Saved entries:
● ● ● ●

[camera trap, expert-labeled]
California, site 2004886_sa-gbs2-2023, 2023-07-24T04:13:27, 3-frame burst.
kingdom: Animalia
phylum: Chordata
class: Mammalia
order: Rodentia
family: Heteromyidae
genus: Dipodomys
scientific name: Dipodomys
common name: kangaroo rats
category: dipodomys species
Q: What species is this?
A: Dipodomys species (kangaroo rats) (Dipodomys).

● ● ● ●

What the exercise asks:
The reply must consist solely of the lines from the one containing "phylum: Chordata" through the last line of the data, reproduced exactly.

Result of the exercise:
phylum: Chordata
class: Mammalia
order: Rodentia
family: Heteromyidae
genus: Dipodomys
scientific name: Dipodomys
common name: kangaroo rats
category: dipodomys species
Q: What species is this?
A: Dipodomys species (kangaroo rats) (Dipodomys).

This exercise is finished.